GoGreen: accelerating the transition towards a paperless education
GoGreen is the result of a joint effort between a group of entrepreneurs, pedagogical mentors, technology executives, app developers, and four teachers from Israel. Aiming to convince educators to shift from paper to solutions based on digital tools and gamification elements, the team developed an app as well.
To this day, there is a “massive use of paper in our classrooms and school administration”, emphasize the team members. By creating the app, they, therefore, hope to contribute their part to climate education by “activating people to tackle climate change”. In its initial phase, the aim of the app is to digitize primarily questionnaires and forms distributed by the school administration. Next, the app will target educators and help them move away from paper-based activities. In the final phase, however, the main challenge will be to stimulate students to shift to digital solutions themselves.

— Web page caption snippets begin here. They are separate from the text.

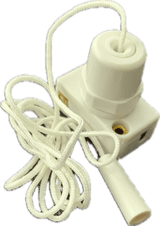 Pull Cord Switch Miniature 1 amp for Light Fittings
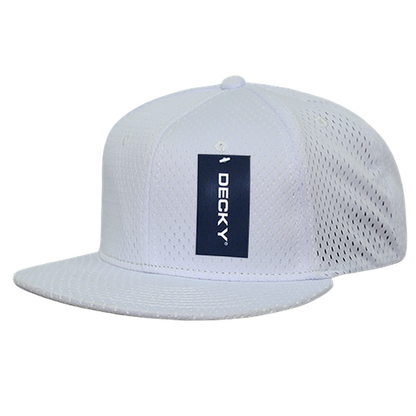 Decky-1128-Mesh Jersey Flat Bill Snapbacks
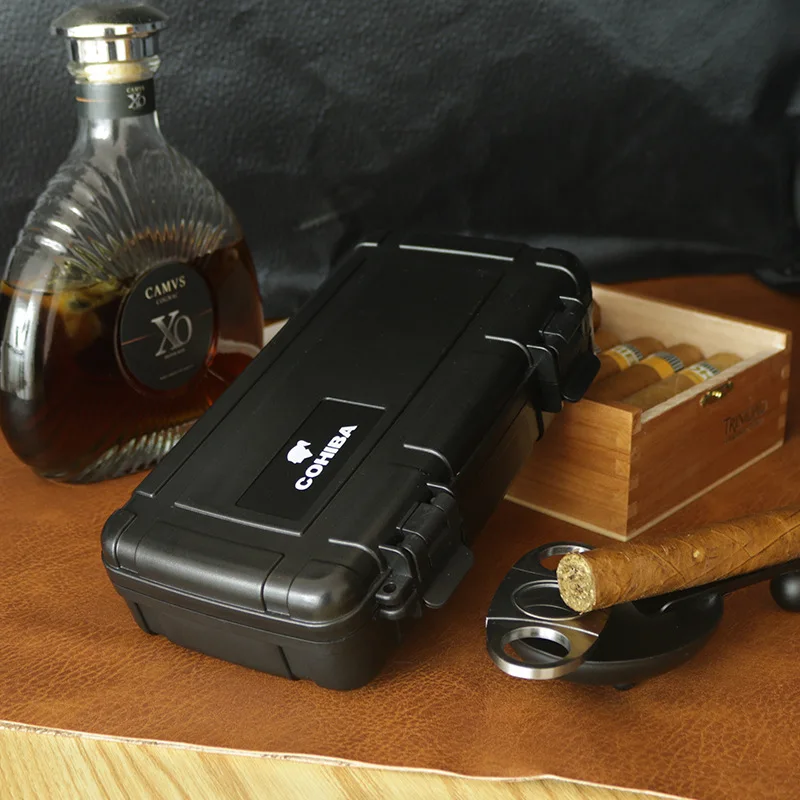 portable-high-quality-cigar-humidor-box-moisture-control-cigar-case-for-5-cigars-plastic-single-box-storage-case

While describing their solution, the team explains their app as follows: First, the app users submit evidence of the activities they have performed (while using digital tools instead of papers). Then, for every approved activity, the users get to “decorate a specific tree” – and for every bundle of newly decorated leaves, the users get a gift. Gifts can include a WhatsApp sticker or a template for an Instagram story, for example. Then, the app will count how many activities have been submitted and how many users took part in the challenge. Eventually, different entities (classes, schools, cities) can compete against each other, as a way to encourage each other to digitize their activities. Besides that, the app features further functionalities such as forms and questionnaires destined to enable any correspondence between school, students, and parents.
Thinking about how their app could be used for other purposes as well, the creators note that the solution could very much be applied to stimulate the reduction of other consumptions, e.g. the consumption of plastic, gas, fuel or textile. Moreover, the solution could also be applicable to workplaces, besides schools.
As opposed to the team behind Hachi for example, the creators of GoGreen did not know each other before the DigiEduHack challenge was held. Nonetheless, having “worked as a united team, with the utmost respect for one another”, they note that the time they have spent developing the product has been a time well spent.
The three DigiEduHack 2021 Global Award-winning teams were granted 5000€ each – and the team members will be nominated DigiEduHack Global Ambassadors for the upcoming year. On the 9th of June, they will receive their award and pitch their solution – this time to Mariya Gabriel (European Commissioner for Innovation, Research, Culture, Education and Youth).